No. She pressed her palms against her eyes. Focus. You can do this. You have to.
But even as she repeated the mantra, even as she tried to steel herself, she felt a spark of rebellion flicker in her chest—not against Daika, not yet—but against the helplessness, against the feeling that she could be consumed so easily by someone else's will.
Rika's thoughts turned to strategy. If she couldn't escape Daika entirely, she could at least control the battlefield, the stage. If she mastered her focus, her timing, her movements, she could regain some sense of autonomy. She could reclaim a piece of herself, piece by painstaking piece.
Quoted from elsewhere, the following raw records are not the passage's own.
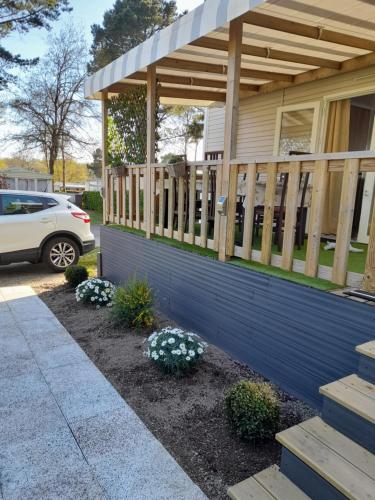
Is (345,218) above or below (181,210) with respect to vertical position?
above

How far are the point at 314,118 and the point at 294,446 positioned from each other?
4.71 m

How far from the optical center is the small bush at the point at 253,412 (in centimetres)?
210

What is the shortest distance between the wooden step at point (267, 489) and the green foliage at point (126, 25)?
1914 centimetres

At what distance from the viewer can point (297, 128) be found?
18.1 feet

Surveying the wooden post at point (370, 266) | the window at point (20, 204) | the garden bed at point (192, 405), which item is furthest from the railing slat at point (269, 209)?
the window at point (20, 204)

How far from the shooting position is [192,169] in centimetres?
375

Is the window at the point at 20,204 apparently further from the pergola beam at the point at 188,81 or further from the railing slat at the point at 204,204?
the railing slat at the point at 204,204

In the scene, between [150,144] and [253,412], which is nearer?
[253,412]

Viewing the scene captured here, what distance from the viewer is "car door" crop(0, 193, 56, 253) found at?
607cm

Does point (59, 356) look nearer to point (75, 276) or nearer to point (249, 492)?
point (249, 492)

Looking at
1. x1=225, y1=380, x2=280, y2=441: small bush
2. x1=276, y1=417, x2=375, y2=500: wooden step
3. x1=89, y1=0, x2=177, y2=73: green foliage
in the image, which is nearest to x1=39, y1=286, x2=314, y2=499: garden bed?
x1=225, y1=380, x2=280, y2=441: small bush

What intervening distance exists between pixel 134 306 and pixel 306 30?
10.3ft

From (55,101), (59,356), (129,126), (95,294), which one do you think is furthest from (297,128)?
(55,101)

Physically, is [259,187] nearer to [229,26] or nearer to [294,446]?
[229,26]
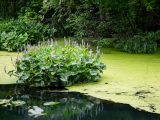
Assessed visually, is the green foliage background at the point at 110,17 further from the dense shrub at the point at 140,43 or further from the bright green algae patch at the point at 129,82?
Answer: the bright green algae patch at the point at 129,82

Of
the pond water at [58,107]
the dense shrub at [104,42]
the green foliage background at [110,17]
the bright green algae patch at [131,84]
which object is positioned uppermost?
the green foliage background at [110,17]

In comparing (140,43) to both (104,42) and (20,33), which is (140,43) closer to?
(104,42)

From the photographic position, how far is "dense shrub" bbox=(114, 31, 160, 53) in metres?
8.21

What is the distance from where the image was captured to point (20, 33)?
32.8 ft

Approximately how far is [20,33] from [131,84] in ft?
16.7

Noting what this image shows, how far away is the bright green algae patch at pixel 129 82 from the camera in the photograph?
15.9 feet

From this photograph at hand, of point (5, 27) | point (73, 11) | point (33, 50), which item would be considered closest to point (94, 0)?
point (73, 11)

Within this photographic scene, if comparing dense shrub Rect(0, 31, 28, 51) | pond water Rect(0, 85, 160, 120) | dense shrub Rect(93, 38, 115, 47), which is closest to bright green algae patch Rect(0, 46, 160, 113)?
pond water Rect(0, 85, 160, 120)

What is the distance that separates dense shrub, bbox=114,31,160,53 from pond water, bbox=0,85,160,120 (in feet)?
10.8

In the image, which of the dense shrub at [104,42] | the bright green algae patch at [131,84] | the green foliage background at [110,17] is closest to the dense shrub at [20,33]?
the green foliage background at [110,17]

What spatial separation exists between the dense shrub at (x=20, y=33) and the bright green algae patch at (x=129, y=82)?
160 cm

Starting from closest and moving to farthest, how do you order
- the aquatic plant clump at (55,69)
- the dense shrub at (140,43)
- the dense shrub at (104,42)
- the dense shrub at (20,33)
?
the aquatic plant clump at (55,69), the dense shrub at (140,43), the dense shrub at (104,42), the dense shrub at (20,33)

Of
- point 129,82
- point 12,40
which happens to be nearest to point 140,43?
point 129,82

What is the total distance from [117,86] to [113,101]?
0.63m
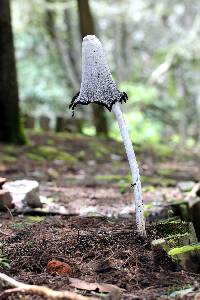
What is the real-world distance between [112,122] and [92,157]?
10.1 m

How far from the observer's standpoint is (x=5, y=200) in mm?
5074

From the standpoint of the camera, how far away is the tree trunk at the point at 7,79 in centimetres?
1027

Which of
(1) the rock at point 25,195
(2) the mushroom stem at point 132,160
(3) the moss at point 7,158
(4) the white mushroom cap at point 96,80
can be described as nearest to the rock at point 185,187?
(1) the rock at point 25,195

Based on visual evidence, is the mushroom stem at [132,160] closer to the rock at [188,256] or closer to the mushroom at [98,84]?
the mushroom at [98,84]

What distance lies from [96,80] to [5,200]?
1.98 meters

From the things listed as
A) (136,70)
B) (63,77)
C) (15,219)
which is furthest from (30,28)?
(15,219)

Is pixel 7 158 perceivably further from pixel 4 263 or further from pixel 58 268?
pixel 58 268

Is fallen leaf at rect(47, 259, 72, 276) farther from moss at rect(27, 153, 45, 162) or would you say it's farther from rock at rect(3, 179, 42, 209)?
moss at rect(27, 153, 45, 162)

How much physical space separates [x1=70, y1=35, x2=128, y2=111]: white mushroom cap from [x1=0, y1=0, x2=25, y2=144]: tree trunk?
6.99 m

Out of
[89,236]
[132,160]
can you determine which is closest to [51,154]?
[89,236]

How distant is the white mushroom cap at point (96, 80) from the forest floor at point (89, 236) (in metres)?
0.93

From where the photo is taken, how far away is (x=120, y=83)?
65.6ft

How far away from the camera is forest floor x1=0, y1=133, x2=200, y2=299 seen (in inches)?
119

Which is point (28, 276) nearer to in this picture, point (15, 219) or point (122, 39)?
point (15, 219)
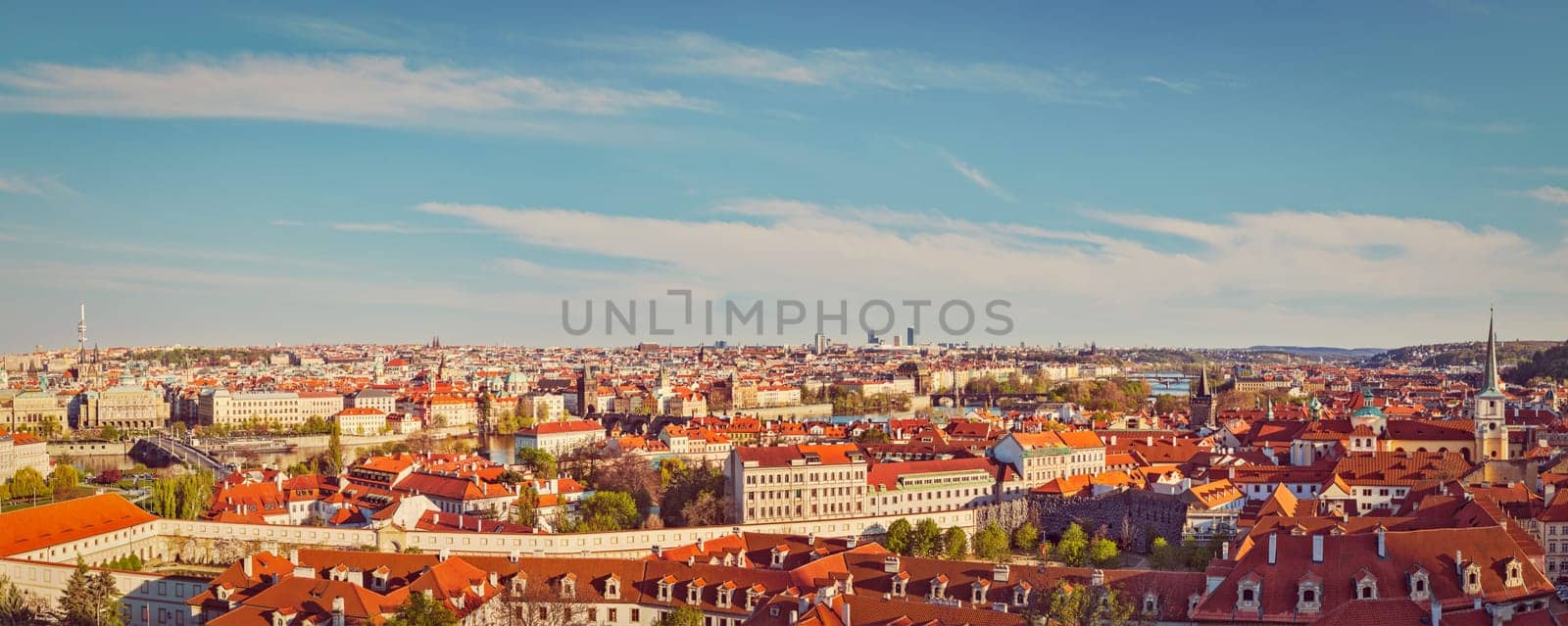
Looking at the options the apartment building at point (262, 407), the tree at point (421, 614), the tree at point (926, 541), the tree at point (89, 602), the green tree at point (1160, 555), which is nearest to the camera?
the tree at point (421, 614)

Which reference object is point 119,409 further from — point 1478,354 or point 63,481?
point 1478,354

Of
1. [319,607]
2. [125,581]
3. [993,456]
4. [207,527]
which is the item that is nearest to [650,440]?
[993,456]

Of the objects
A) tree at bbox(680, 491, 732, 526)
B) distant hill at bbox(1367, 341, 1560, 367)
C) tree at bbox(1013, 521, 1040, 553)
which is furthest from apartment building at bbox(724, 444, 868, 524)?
distant hill at bbox(1367, 341, 1560, 367)

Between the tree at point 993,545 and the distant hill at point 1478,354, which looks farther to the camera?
the distant hill at point 1478,354

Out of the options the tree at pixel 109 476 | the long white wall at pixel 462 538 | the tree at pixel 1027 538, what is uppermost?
the long white wall at pixel 462 538

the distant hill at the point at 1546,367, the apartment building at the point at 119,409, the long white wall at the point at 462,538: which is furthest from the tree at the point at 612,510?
the distant hill at the point at 1546,367

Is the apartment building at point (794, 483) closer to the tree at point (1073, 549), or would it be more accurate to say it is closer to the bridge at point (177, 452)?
the tree at point (1073, 549)

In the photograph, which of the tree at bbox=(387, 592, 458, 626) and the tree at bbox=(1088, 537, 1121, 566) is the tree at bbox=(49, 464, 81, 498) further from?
the tree at bbox=(1088, 537, 1121, 566)
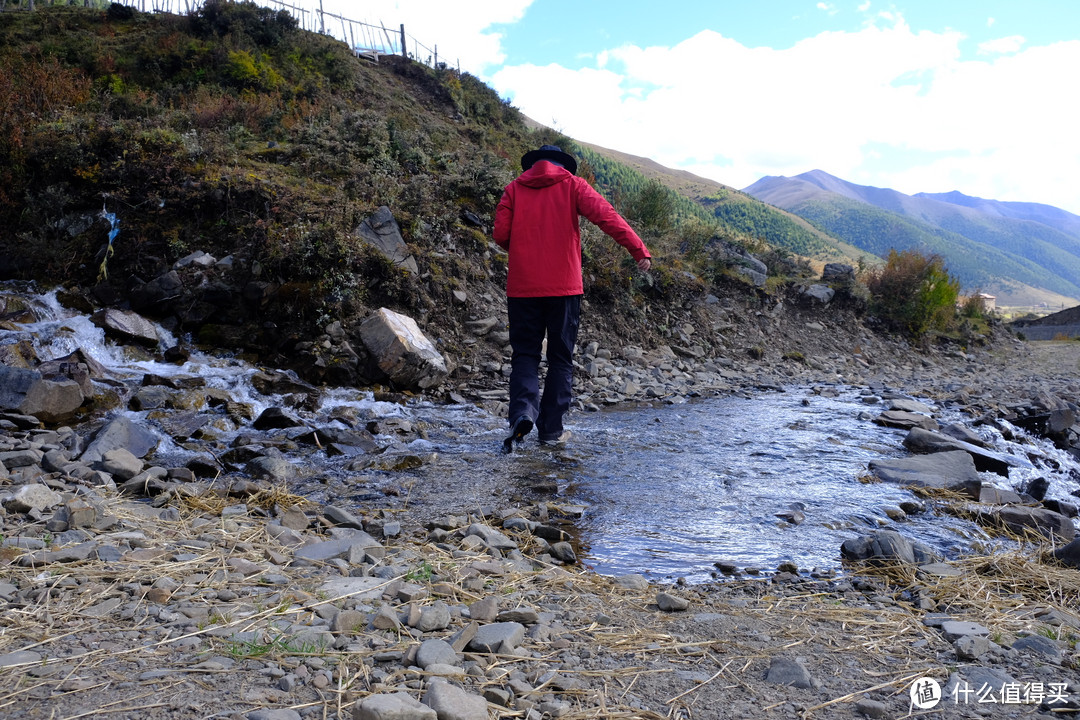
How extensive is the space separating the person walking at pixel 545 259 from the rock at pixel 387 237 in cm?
349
And so, she began to rehearse in her mind, tracing every movement, every gesture, every nuance of the performance that had earned Team One their last win. Her body responded almost automatically, and for a moment, she felt a glimmer of control, a whisper of confidence she hadn't felt since the battle with Daika began.
But the confidence was fragile, like glass teetering on the edge of a table. One word, one look, one touch from Daika, and it could shatter completely.
Rika's gaze drifted to the mirror. She studied her own reflection, searching for the girl she had been before the storm of Daika's presence, the girl who had wanted to shine on stage for her own sake. The girl who had trained in sweat, in pain, in tears, all to claim her dreams.
And beneath the tension, the fear, and the turmoil, she found it. That spark. That stubborn, defiant flame that refused to be consumed.
Rika stood, pulling herself straight, shoulders back, chin lifted. She wasn't powerless. She wasn't broken. Not yet.
Daika may have entered her dorm, tested her, provoked her, even cornered her, but Rika had survived. She would continue to survive. And on that stage, when the lights blazed and the crowd screamed, she would reclaim herself, body, mind, and spirit.
She exhaled, slow and steady, letting the tension seep from her muscles, letting her resolve solidify. The next battle wasn't just about performance. It was about control. About choice. About standing tall in the face of everything that sought to bend her.
Rika grabbed her bag, double-checked her gear, and allowed herself a small, private nod. I'm ready.
Not for Daika. Not for the crowd. Not for anyone else.
For herself.
And that, she realized, made all the difference.